◆ **Görev tanımı**:
Aşağıdaki ozon tabakasının incelmesi ve iyileşmesi üzerine olan metni, son cümlesinden sonrasını yazarak sürdürün.

◆ **Metin pasajı**:
————————

Ozon tabakası için hedef 1964 ile 1980 yılları arasındaki değere dönmek
Ozon tabakası yalnızca 3 milimetre kalınlığında olmasına rağmen dünyadaki ekosistemi güneşten gelen ultraviyole radyasyonun zararlı etkilerinden koruyor. Hayati önemdeki bu tabakada incelme olduğu ancak 1970’li yıllarda fark edildi. Uygulanan önlemlerin pozitif karşılığıysa yeni yeni alınıyor.
Bütün dünyada endüstriyel alanda kullanılan zararlı gazlar ozon tabakasında incelmeye yol açtı. Klor, brom, flor gibi kimyasal bileşenlerden oluşan ve ozon tabakasına zarar veren kloro floro karbon, zamanında mucizevi bir gaz olarak sunulmuş olsa da doğurduğu sonuçlar mucizevi olmadı.
Zararın önüne geçmek için alınan önlemlerin karşılığını almak ise yıllar sürdü. Son olarak Birleşmiş Milletler, ozon tabakasını kurtarma çabalarının sonuç verdiğini ve tabakanın on yıllar içinde kendini toparlayacağını açıkladı.
İstanbul Teknik Üniversitesi (İTÜ) Uçak ve Uzay Bilimleri Fakültesi Meteoroloji Mühendisliği Bölümü Öğretim Üyesi Dr. Deniz Demirhan, ozon tabakasında meydana gelen zararı ve iyileşmesi için yapılan çalışmaları TRT Haber’e anlattı.

————————

◆ **Veri kesiti**:

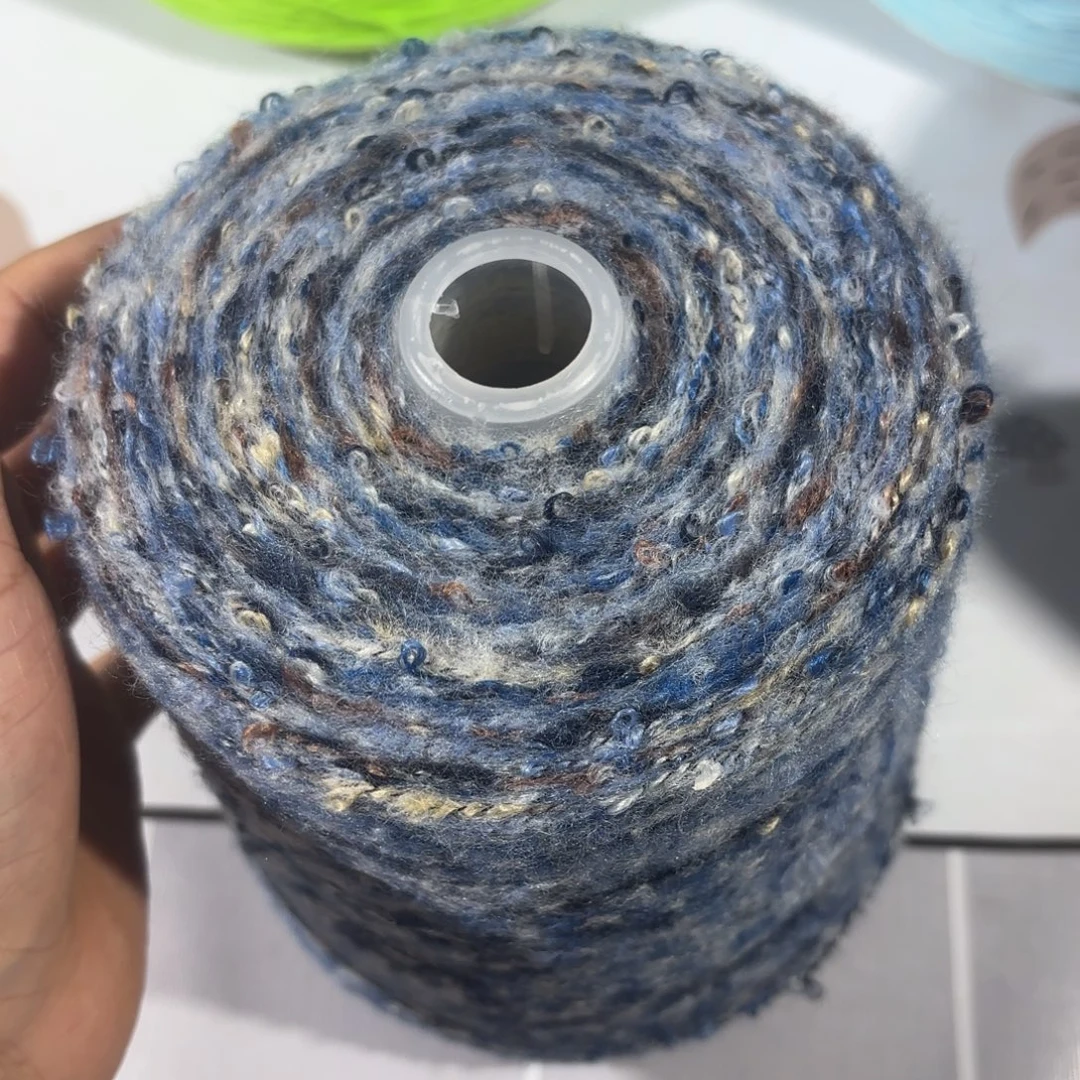 梯田羊毛圈圈线1斤蓝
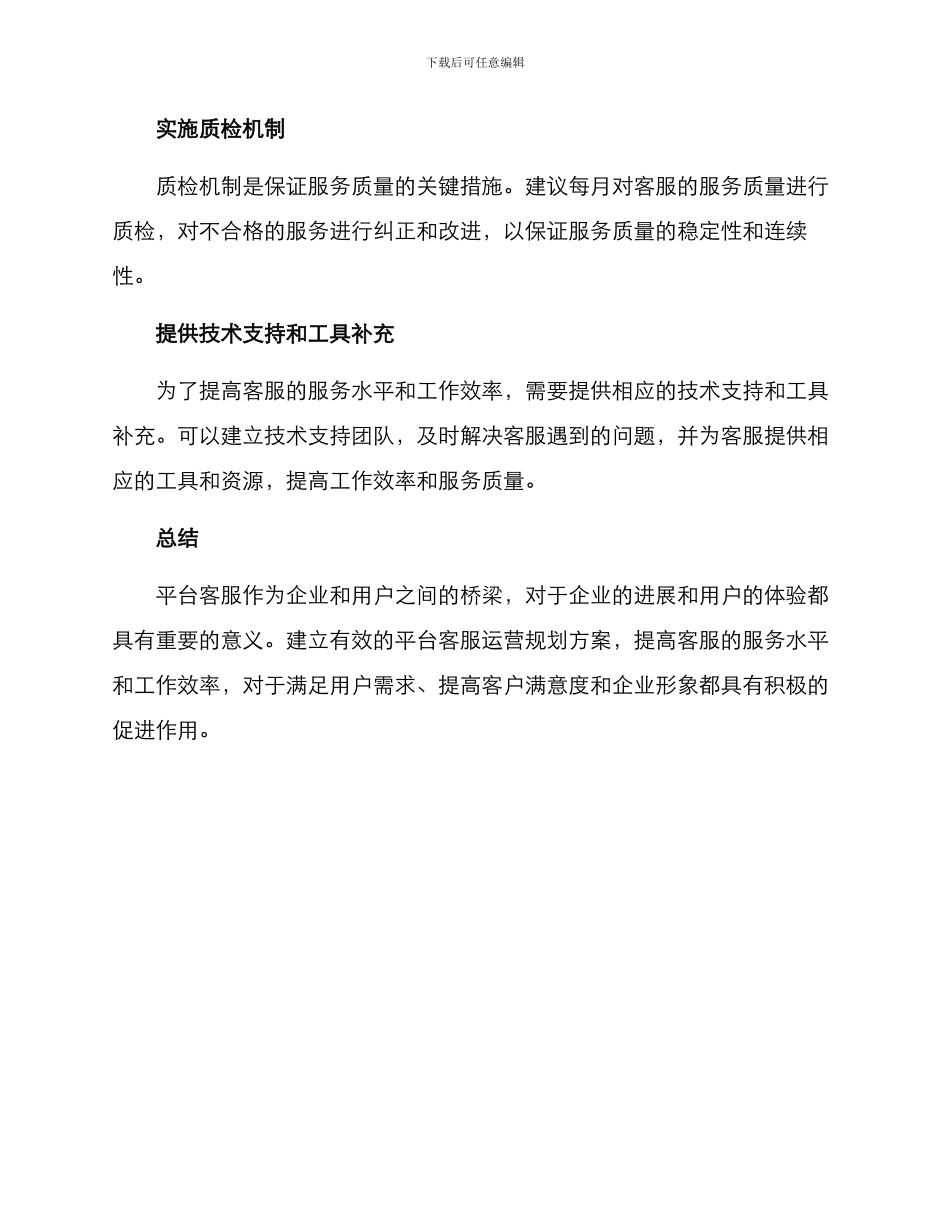 平台客服运营规划方案_第3页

————————

◆ **Alıştırmanın yanıtı**:
Kloro floro karbon insan eliyle ozon tabakasına zarar verdi
1970’lerde ozonda bir azalma olduğu fark edildiğinde, bunun sebebinin soğutma sistemleri, yangın söndürücüler, buzdolapları gibi alanlarda kullanılan kloro floro karbon kaynaklı olduğu anlaşılamadı. Soğutma sistemlerinde bu gazın tercih edilmesi ve kullanım sebebini Dr. Demirhan şöyle anlattı:
“Ozon tabakasındaki azalmanın kloro floro karbon, dolayısıyla da insan kaynaklı bir süreç olduğunun anlaşılması oldukça geç bir zamana denk geliyor. O zamana kadar da özellikle kutup bölgelerinde ozonda ciddi bir azalma gerçekleşmişti zaten.”
Bu gazın soğutma sistemlerinde ve yangın söndürücülerde verimliliği çok fazla artırmasından dolayı tercih edildiğini belirten Dr. Demirhan, kloro floro karbonun ancak stratosfere ulaşmasıyla ozon gazıyla etkileşime girdiğini söylüyor.
“Atmosferin ilk 11 kilometresinde kimyasal olarak hiçbir süreçte bulunmayan temiz bir gaz olarak adlandırıldı. Fakat bu gaz kimyasal olarak troposferde yani 0 ila 11 kilometre arasında hiçbir kimyasal sürece dahil olmuyor. Ancak 11 kilometrenin üzerinde, stratosfere çıktığı zaman oradaki ozon gazıyla etkileşime giren bir gaz kloro floro karbon.”
Ozon tabakasında incelme
Ozona zarar veren gazlar arasında klor gazları, flor gazları, bunların türevleri olan kloro floro karbon, hidro kloro floro karbonlar, metil kloroformlar karbonlar, metil kloridler bulunuyor.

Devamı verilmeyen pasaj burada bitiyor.